▶ [Task description] Add 114 to every coordinate in the answers, then reproduce the lines in full, from the line containing "In this picture, of" through the end of the lines, leaving everything else unchanged.
§ §
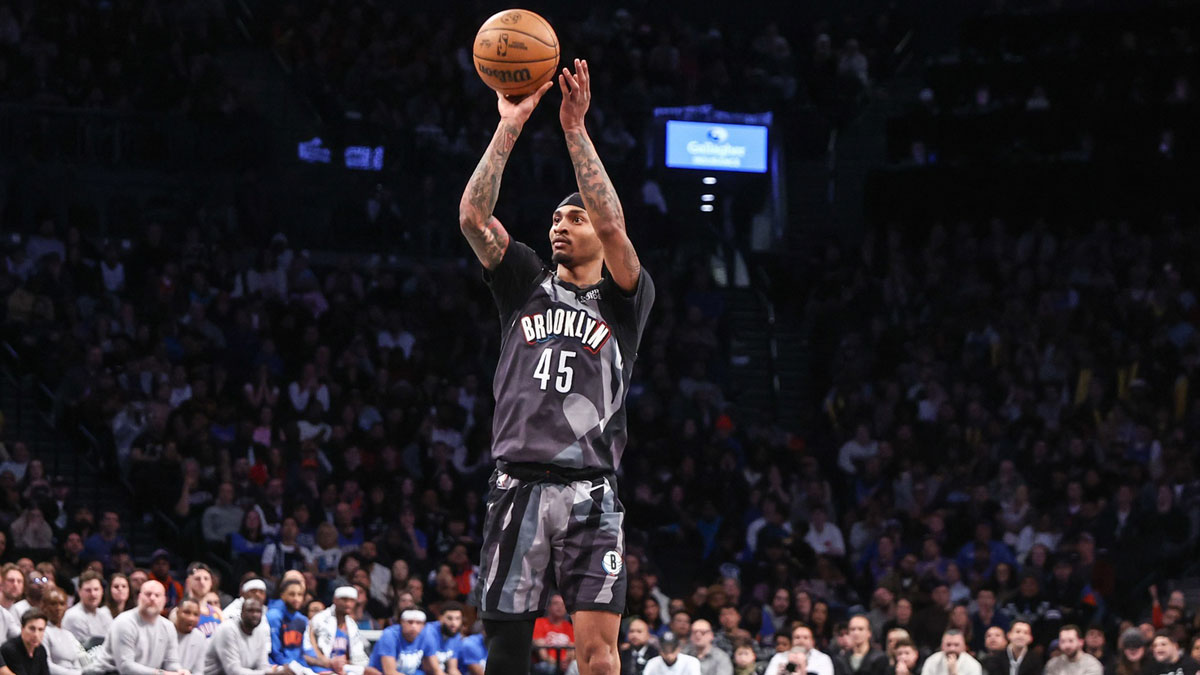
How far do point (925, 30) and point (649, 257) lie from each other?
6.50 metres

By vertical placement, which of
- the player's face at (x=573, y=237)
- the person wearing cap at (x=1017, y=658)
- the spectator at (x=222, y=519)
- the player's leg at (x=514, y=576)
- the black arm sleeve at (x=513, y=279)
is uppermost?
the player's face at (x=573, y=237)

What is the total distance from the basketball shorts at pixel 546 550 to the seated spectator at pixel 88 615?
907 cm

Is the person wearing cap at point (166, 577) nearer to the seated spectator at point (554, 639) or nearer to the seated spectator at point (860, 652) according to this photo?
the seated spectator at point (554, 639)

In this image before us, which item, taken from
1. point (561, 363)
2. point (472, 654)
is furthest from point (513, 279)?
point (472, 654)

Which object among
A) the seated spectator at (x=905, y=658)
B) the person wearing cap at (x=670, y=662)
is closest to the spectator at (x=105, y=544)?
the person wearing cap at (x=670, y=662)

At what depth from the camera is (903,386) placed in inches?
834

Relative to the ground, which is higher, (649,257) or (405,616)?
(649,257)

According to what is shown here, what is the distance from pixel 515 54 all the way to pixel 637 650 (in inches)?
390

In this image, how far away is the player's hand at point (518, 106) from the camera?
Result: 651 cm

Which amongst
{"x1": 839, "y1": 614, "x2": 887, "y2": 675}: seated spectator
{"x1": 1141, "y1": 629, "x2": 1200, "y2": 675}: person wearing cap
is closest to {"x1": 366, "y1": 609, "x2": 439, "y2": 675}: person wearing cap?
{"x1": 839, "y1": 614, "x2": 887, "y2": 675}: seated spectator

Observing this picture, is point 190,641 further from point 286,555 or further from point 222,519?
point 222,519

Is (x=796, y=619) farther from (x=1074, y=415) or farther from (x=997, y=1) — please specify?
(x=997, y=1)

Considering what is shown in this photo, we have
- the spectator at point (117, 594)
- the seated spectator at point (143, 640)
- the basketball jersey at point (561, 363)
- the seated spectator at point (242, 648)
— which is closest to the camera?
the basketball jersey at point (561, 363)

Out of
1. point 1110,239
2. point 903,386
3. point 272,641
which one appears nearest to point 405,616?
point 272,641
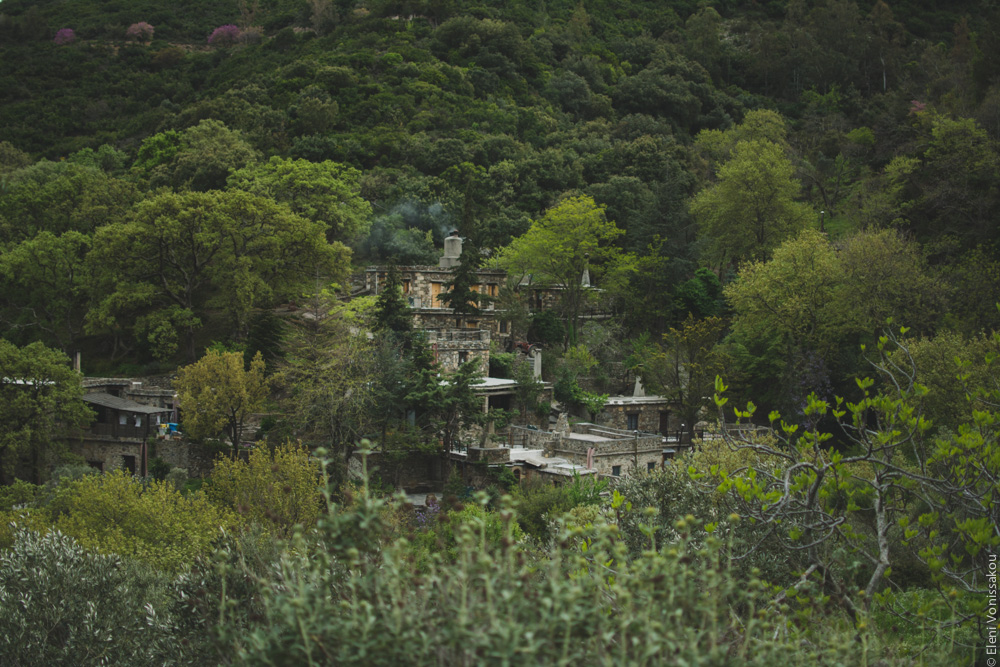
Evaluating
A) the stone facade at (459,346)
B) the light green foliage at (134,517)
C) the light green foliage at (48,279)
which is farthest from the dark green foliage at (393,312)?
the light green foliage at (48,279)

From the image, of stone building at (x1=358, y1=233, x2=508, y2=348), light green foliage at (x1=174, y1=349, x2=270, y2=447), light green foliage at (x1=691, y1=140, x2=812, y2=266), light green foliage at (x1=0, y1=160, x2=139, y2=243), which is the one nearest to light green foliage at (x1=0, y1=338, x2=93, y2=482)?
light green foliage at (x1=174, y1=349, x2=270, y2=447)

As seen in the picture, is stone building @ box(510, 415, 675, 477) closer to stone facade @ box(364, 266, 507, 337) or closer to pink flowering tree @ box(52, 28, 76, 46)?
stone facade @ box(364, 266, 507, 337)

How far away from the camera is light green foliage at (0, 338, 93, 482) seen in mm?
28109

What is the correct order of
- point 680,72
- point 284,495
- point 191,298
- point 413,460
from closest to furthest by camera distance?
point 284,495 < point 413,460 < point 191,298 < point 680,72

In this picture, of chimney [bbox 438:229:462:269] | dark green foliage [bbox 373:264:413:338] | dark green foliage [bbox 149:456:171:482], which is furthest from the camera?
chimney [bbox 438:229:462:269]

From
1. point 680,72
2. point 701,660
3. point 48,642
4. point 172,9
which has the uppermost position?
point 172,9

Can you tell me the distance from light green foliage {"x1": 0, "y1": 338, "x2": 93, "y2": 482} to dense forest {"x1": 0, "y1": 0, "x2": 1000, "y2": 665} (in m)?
§ §
▶ [Finished exercise]
In this picture, of chimney [bbox 438:229:462:269] | dark green foliage [bbox 373:264:413:338] | dark green foliage [bbox 149:456:171:482], which is furthest from the camera?
chimney [bbox 552:343:576:383]

From
1. point 680,72
2. point 701,660
3. point 48,642
4. point 172,9
which has the uppermost position?
point 286,123

Can you tell me the distance from light green foliage {"x1": 0, "y1": 338, "x2": 93, "y2": 482} to dense forest {"x1": 0, "y1": 0, "x2": 1000, "y2": 665} (in m)?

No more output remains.